Antiquities, Sites, &c.-The remains for archaeological investigation in Egypt may be roughly classified as material and literary: to the latter belong the texts on papyri and the inscriptions, to the former the sites of ancient towns with the temples, fortifications and houses; remains of roads, canals, quarries and other matters falling within the domain of ancient topography; the larger monuments, as obelisks, statues, stelae, &c.; and finally the small antiquities-utensils, clothes, weapons, amulets, &c. Where moisture can reach the antiquities their preservation is no better in Egypt than it would have been in other countries; for this reason all the papyri in the Delta have perished unless they happen to have been charred by fire.

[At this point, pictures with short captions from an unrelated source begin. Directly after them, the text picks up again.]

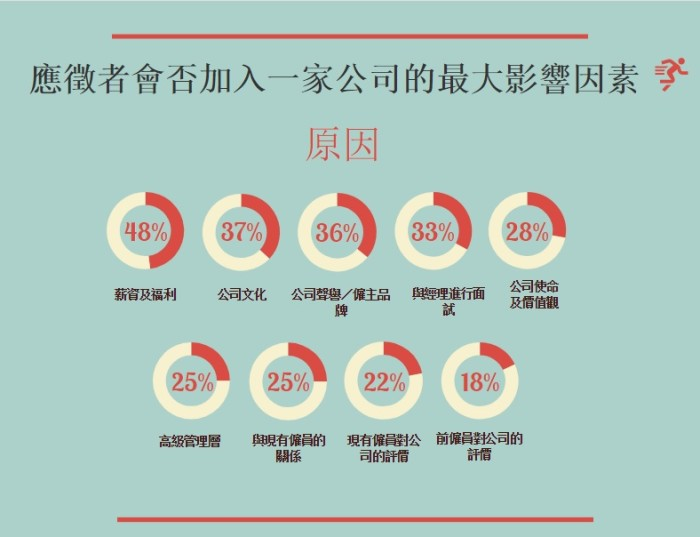 Bridgette_15_01_2018_infographic, why employees quit_Chinese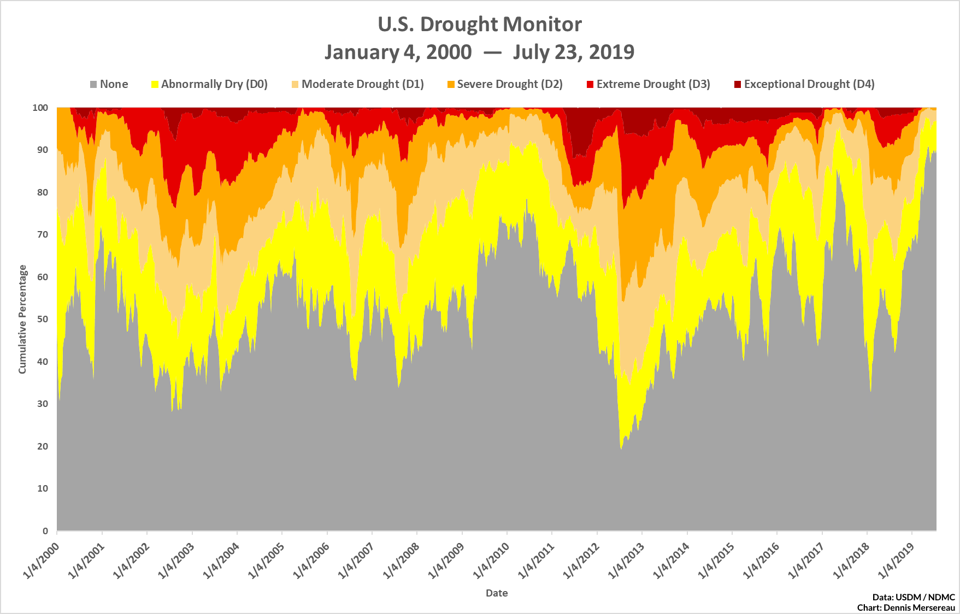 A chart showing all United States Drought Monitor analyses between 2000 and 2019.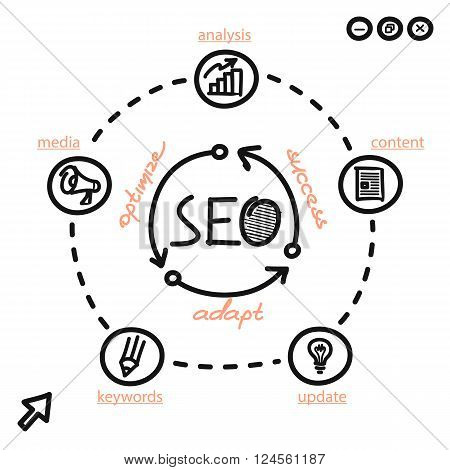 Seo concept optimize adapt and success. Order of chart search engine optimization media content. Web page handwritten circular process of optimizing the success adapting. Vector illustration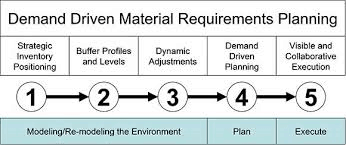 5 Components of DDMRP Diagram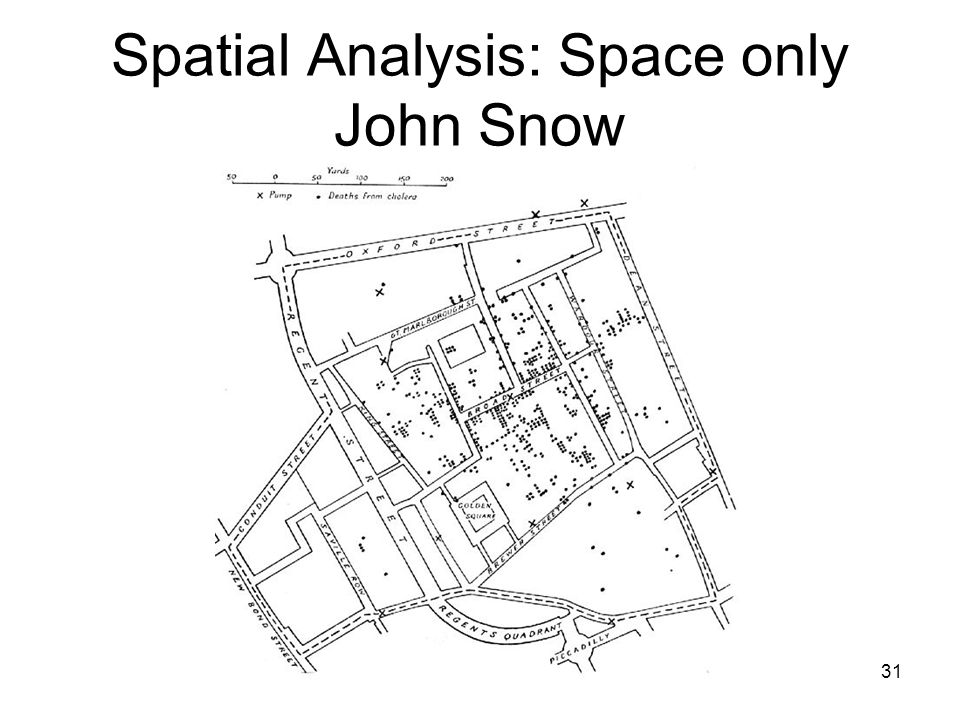Spatial Analysis: Space only John Snow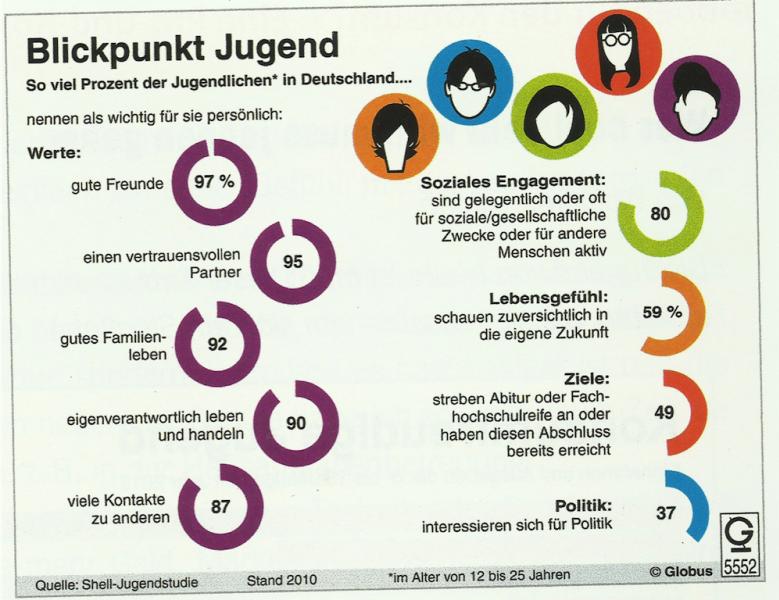 Unique Konnotation Denotation Arbeitsblatt Festooning - Kindergarten ...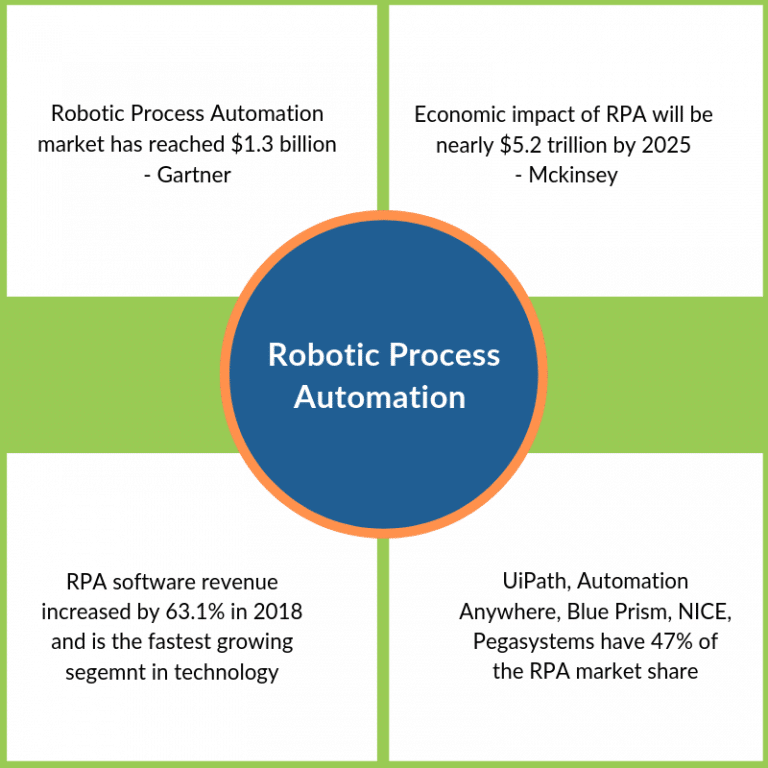Robotic Process Automation Technology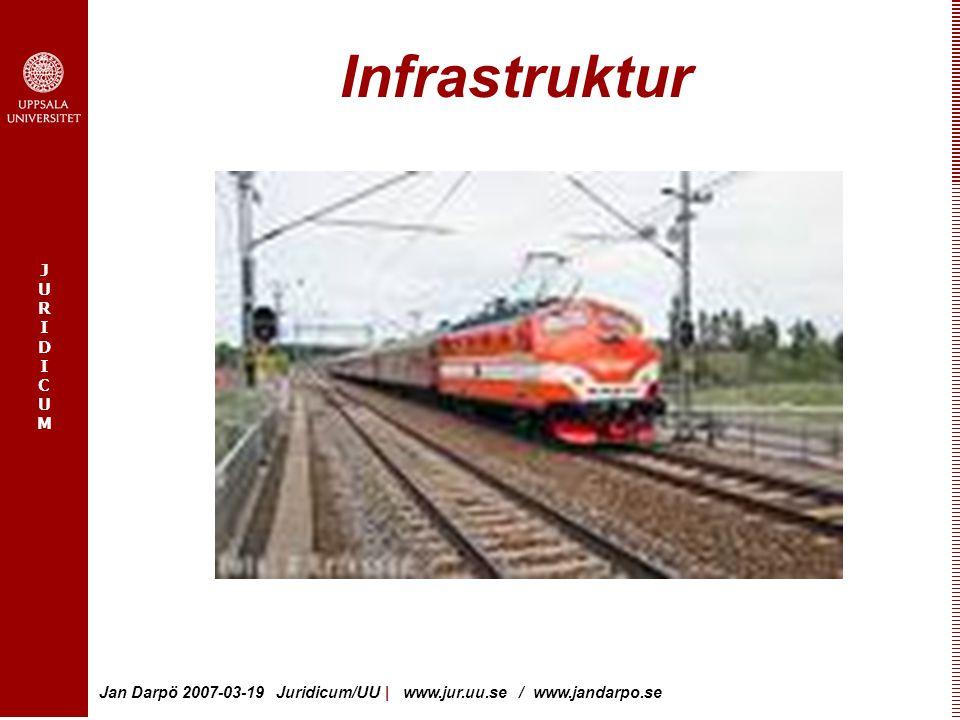 JURIDICUMJURIDICUM Jan Darpö 2007-03-19 Juridicum/UU | www.jur.uu.se / www.jandarpo.se Infrastruktur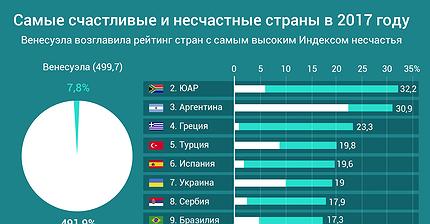 График дня: Самые счастливые и несчастные страны в 2017 году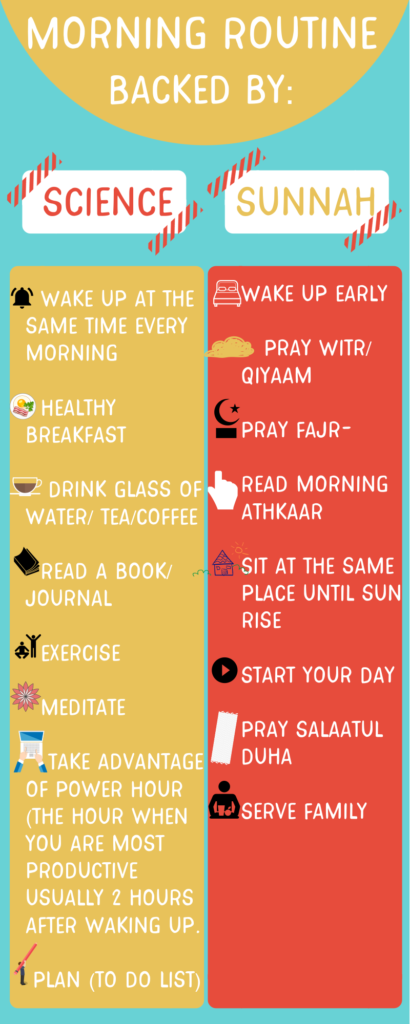 Muslimah Guide To Morning Routine Muslimah Quotes Reminders
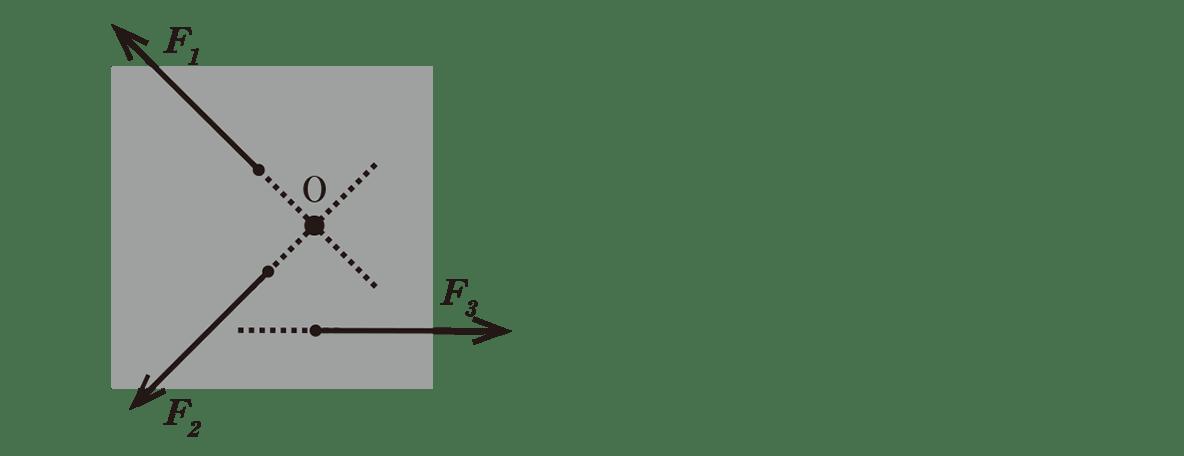 高校物理 運動と力40 ポイント1 左の図のみ(点線とO復活)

A terrible pest is a kind of termite which is locally abundant and has probably visited most parts of Egypt at one time or another, destroying all dead vegetable or animal material in the soil that was not specially protected.

In Lower Egypt the cities built of crude brick were very numerous, especially after the 7th century B.C., but owing to the value of stone very few of their monuments have escaped destruction: even the mounds of rubbish which marked their sites furnish a valuable manure for the fields and in consequence are rapidly disappearing. Granite and other hard stones, having but a limited use (for millstones and the like), have the best chance of survival. At Bubastis, Tanis, Behbeit (Iseum) and Heliopolis considerable stone remains have been discovered. In the north of the Delta wherever salt marshes have prevented cultivation in modern times, the mounds, such as those of Pelusium, still stand to their full height, and the more important are covered with ruins of brick structures of Byzantine and Arab date.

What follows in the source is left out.